#### Task details:
Report back every line below that carries the word "volunteer".

Data to process below:

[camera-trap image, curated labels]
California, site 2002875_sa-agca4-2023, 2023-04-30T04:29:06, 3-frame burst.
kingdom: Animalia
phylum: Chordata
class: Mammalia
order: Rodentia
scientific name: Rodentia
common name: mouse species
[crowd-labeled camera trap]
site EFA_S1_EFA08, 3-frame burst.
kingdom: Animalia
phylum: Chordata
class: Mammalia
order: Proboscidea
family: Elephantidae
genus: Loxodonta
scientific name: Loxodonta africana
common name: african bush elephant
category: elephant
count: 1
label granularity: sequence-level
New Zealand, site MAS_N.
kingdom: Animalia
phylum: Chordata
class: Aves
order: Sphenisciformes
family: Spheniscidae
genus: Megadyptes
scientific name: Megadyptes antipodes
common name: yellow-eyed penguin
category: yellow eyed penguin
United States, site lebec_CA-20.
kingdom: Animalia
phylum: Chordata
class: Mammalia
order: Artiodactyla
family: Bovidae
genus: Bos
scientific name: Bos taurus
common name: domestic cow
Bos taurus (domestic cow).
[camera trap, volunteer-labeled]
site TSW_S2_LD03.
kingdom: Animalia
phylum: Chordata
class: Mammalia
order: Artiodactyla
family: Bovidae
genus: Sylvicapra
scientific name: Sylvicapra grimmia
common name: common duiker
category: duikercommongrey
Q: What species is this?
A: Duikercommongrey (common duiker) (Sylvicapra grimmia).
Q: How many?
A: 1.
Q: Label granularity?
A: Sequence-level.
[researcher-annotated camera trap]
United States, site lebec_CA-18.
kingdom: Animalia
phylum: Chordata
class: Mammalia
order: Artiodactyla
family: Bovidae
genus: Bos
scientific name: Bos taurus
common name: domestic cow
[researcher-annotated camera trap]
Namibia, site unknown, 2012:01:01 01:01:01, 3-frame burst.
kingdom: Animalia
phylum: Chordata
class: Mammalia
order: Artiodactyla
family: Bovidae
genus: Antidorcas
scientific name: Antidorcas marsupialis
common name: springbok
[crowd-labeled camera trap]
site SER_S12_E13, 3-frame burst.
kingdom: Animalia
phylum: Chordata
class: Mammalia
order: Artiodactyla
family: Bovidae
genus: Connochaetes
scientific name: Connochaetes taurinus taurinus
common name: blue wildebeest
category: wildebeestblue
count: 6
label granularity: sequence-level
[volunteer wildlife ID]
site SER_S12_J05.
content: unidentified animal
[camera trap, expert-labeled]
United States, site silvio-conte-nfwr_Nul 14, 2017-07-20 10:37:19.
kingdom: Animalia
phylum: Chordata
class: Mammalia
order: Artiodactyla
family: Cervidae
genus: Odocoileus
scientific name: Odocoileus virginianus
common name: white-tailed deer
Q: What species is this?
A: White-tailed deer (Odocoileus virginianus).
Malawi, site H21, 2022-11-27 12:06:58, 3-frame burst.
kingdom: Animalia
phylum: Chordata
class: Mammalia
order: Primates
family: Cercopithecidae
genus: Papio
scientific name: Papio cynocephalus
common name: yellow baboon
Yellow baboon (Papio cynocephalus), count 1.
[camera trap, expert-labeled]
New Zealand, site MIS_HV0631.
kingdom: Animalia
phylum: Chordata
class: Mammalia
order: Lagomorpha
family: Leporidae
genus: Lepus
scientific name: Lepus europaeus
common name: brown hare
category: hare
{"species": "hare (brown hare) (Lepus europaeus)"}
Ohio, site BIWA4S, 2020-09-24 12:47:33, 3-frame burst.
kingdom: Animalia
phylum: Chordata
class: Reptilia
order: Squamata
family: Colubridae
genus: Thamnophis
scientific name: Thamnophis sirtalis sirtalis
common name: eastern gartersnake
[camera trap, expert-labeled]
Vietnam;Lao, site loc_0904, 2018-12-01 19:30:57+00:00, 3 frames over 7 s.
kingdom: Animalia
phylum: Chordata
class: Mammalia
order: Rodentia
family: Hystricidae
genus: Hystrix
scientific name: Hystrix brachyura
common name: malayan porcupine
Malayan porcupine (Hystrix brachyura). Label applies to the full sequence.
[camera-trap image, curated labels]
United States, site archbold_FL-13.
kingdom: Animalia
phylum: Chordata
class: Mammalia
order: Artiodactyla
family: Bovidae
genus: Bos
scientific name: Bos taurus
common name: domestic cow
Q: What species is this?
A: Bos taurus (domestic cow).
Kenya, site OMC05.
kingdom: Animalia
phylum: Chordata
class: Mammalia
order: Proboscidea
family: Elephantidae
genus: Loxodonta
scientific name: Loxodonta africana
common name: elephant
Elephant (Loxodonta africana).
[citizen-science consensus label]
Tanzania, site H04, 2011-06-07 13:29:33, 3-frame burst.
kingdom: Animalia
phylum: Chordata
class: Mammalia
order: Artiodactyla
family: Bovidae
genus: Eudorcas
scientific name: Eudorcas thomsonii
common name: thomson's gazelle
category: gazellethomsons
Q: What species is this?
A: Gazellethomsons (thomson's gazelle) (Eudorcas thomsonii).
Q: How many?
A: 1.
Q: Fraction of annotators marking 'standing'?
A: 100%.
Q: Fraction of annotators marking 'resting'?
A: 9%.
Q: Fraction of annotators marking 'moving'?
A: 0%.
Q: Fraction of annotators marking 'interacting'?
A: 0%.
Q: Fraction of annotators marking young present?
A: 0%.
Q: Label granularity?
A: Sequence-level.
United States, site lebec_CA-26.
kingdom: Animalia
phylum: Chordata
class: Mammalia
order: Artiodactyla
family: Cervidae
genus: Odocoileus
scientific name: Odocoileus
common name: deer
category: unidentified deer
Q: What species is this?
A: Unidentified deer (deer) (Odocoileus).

End of Data to process.

#### Answer space:
[camera trap, volunteer-labeled]
[volunteer wildlife ID]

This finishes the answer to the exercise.